A major challenge faced by all investors is framing any particular market moment in the right context. Our investment lives are relatively brief: looking at the industry, it is remarkable how few people can easily remember the pre-Financial Crisis market dynamics. This phenomenon becomes more striking the further back one goes. Almost nobody working in the industry today has any real understanding of what markets were like in the 1970s – when Paul Volcker was at the Federal Reserve (Fed) and high interest rates were the norm.
Consequently, when considering the active versus passive debate, it is important to bring a longer-term perspective to bear. From the mid-1980s to early 2015, average annual returns for developed world equities were around 8%, while bond markets returned around 5%. This is approximately double the historic average for the prior 100 years. What were the reasons for this? And what should be considered normal – the recent past or the period before that?
It is my view that we have been in an aberrational super cycle since the early 1980s. Before this time, the US was essentially a nation of savers. Then Ronald Reagan became president in 1981, and with the new Fed Chairman Alan Greenspan, set about putting the country on a path to debt-fuelled growth. The fiscal and monetary policies of this time turned the US into a nation of borrowers, with interest rates coming down significantly. It was ‘Morning in America,’ as the political campaign slogan went, and the future was going to be brighter – so why not borrow and spend? In turn, countries like China benefitted by making goods that were in demand, and funnelled a lot of this newfound wealth into US Treasuries, with this demand keeping interest rates low in the US. Much of the developed world followed suit and the amount of leverage introduced into the basic economic cycle increased in a fundamental way.
Certainly, it has not all been smooth sailing since then. 1987, 1994, 1998 and 2001 were all periods where markets experienced a downturn – caused by a variety of reasons including poor communication from the Fed, emerging market issues, technology bubbles, and so forth – but essentially it was one long super cycle.
When the Financial Crisis hit in 2008/09, the prevailing wisdom among economists and market participants was that this would mark the end of the super cycle – perhaps with the outcome of a depression akin to that of the 1930s. But the lessons of the depression were well learned by Ben Bernanke and his colleagues, and indeed no policymaker wants to watch the economy implode on his or her watch, so they did everything they could to avoid this happening. In hindsight, we recognise that they effectively threw the entire toolkit of monetary policy at the challenge, which resulted in interest rates going down to zero or even turning negative: at one point there was over USD10 trillion of bonds with negative yields, some with duration as long as 10 years.
As with any powerful drug, this quantitative easing strategy had a series of unintended consequences. With fixed income yields at historic lows, investors piled into equities and risk assets. The value of these assets rose almost indiscriminately and created a one directional market that lasted from late 2009 to the start of this year.

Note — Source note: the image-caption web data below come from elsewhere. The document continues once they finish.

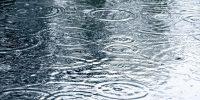 Lace Rain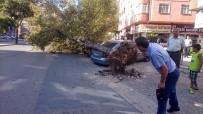 Römorkun Söktüğü Ağaç Otomobillerin Üzerine Devrildi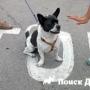 В Барселоне запретили выгул собак в Туро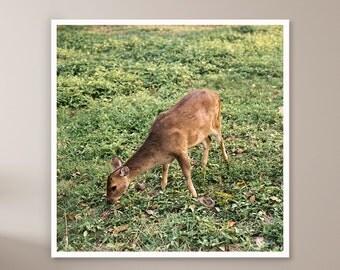 Deer Prints, Woodland Nursery, Woodland Nursery Wall Art, Nursery Fine Art Photography, Woodland Nursery Photography, Wildlife Photography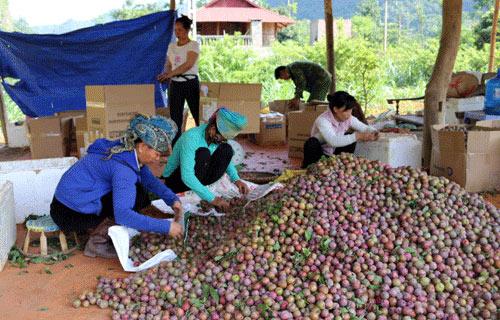 Sơn La: Nông dân vui vì... mận hậu mất mùa, nhưng được giá - 1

However, perhaps the most notable of the aforementioned consequences was that income inequality widened significantly over this period. It is not without irony that central bank action to avoid a depression ended up creating a major point of tension in the fabric of society: those with risk assets (the wealthy) saw their holdings appreciate significantly at the same time as the median wage stagnated; companies have not had to raise wages due to widespread job insecurity. In fact it is only now that we are starting to see any wage growth for the median worker, despite the fact that several developed countries have been close to, or even beyond, full employment for a while.
Another big side effect has been the significant growth of passive investments. To use an analogy, imagine there are two boats in the ocean: one has a trained crew of rowers and the other is empty. Naturally, the one with the crew costs more to operate than the empty one. Now imagine Poseidon, the Greek god of the sea, casts a spell so that ocean currents flow in only one direction, every day, for years. At the end of each year, the empty boat will have travelled at least as far, if not farther, than the boat with a crew -- humans tend to make decisions and would likely row a little this way and that, and this boat would certainly weigh more than the empty one, slowing it down. Importantly, the empty boat will have probably gone further and faster at a far lower cost than the one with humans.
While this clearly simplifies the situation, it does highlight the single-direction market, driven by central bank policy, underpinning the migration towards passive investments. However, as the song goes, ‘times, they are a changing.’ The coordinated and unprecedented central bank policy in place since 2009 is starting to be unwound and markets, in turn, are beginning to experience a re-emergence of volatility. For active managers, this should be an encouraging sign that suggests the era of smooth, pilot-less investing is likely to lead to less attractive outcomes, and that ‘steering’ should matter once more.